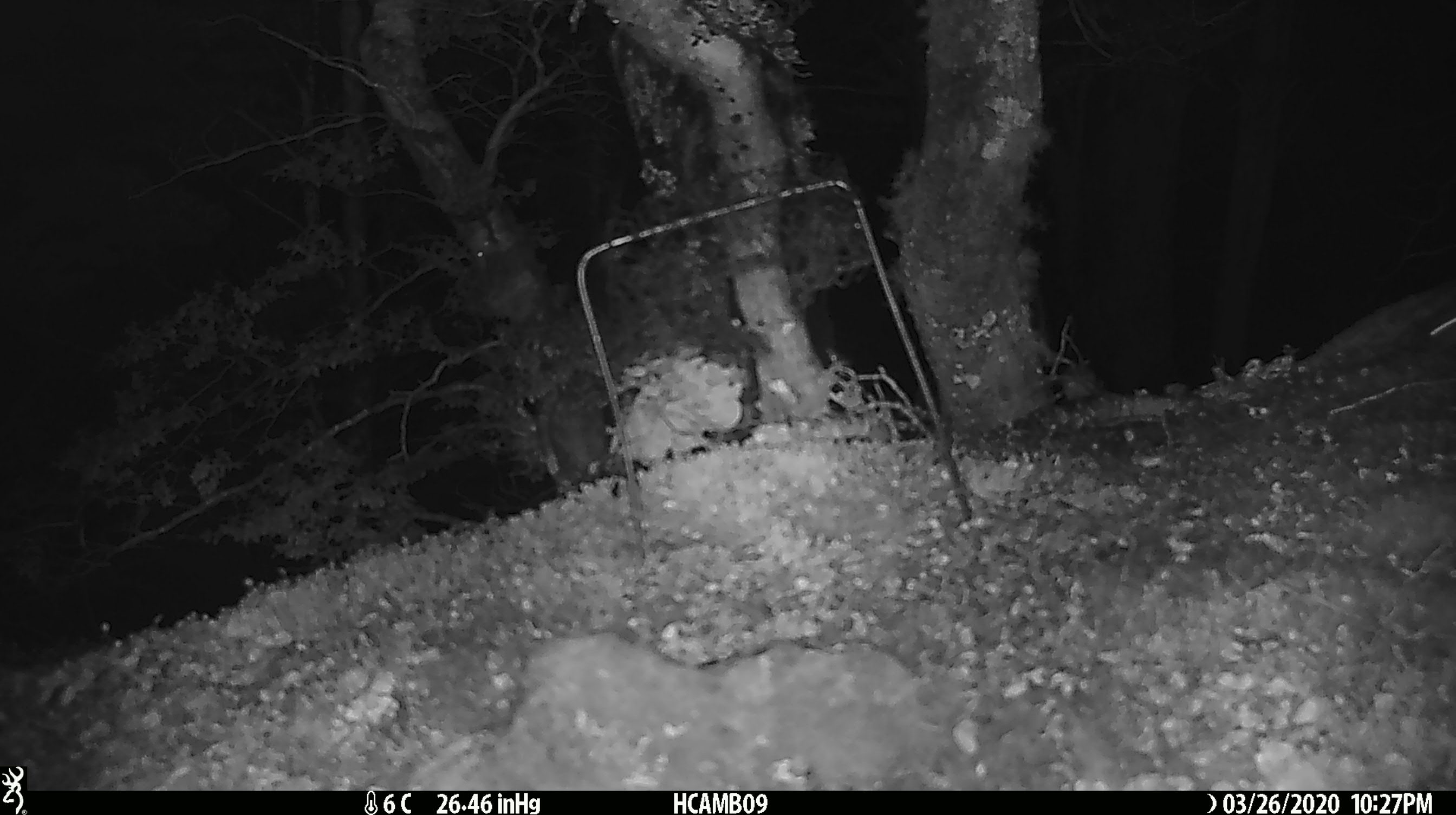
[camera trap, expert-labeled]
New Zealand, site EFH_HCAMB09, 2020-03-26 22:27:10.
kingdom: Animalia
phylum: Chordata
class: Mammalia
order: Rodentia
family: Muridae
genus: Mus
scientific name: Mus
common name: mouse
Mouse (Mus).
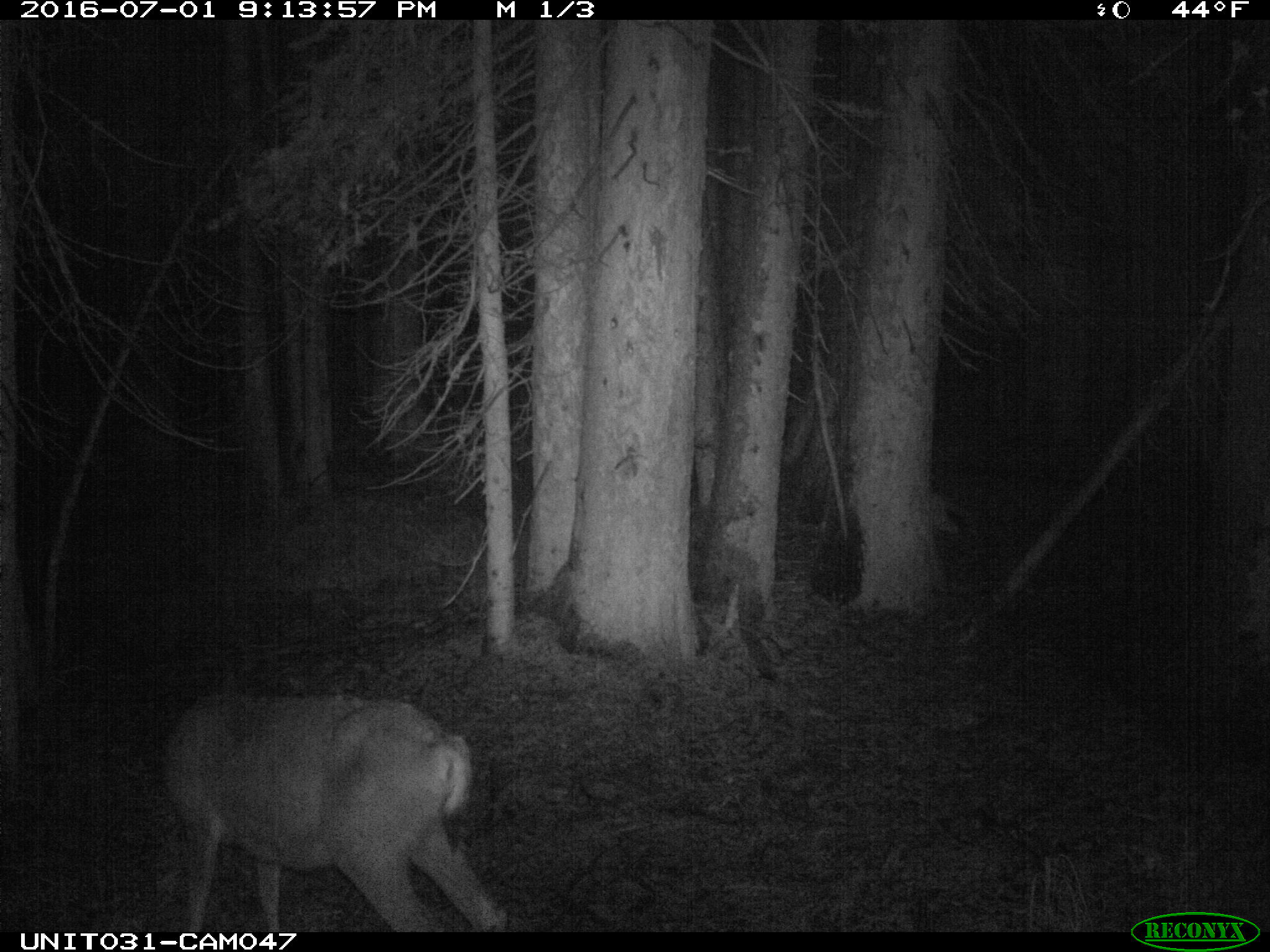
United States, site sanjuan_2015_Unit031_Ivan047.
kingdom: Animalia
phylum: Chordata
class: Mammalia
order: Artiodactyla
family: Cervidae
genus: Odocoileus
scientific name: Odocoileus hemionus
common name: mule deer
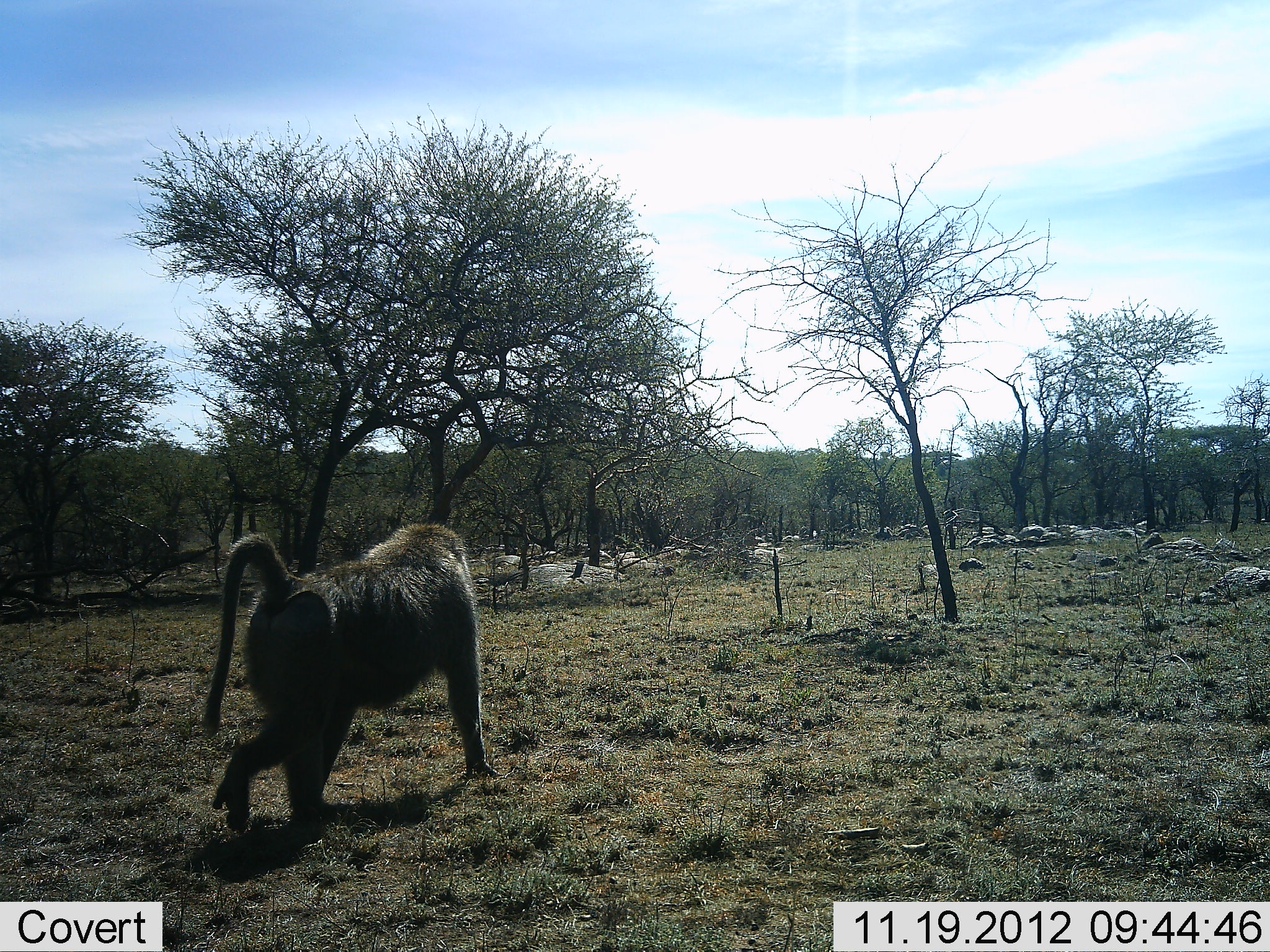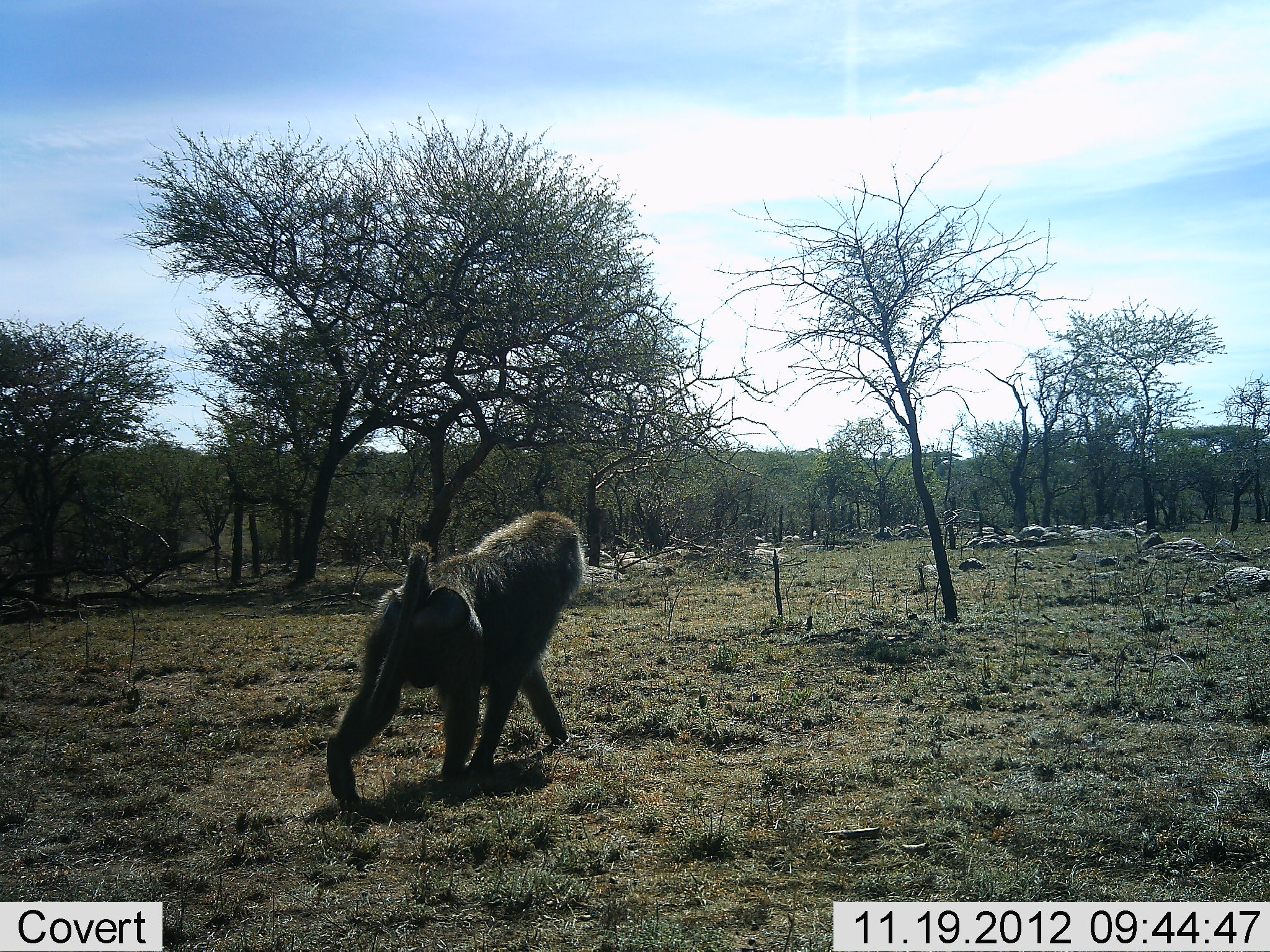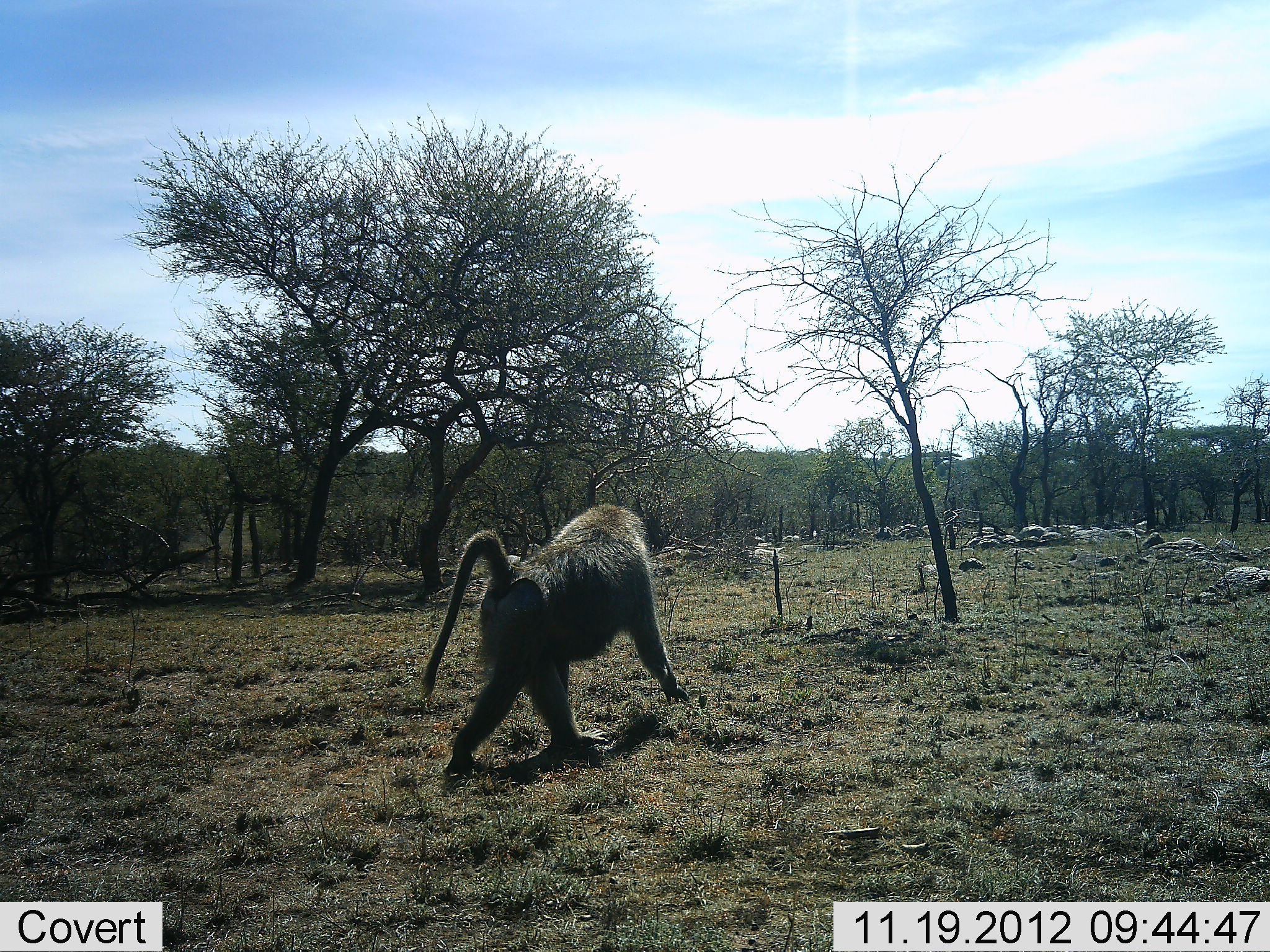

▶ **WORK INSTRUCTIONS**
Lines with "site": find them in the data and copy each one.

▶ **OUTPUT FOR THIS TASK**
New Zealand, site EFH_HCAMB09, 2020-03-26 22:27:10.
United States, site sanjuan_2015_Unit031_Ivan047.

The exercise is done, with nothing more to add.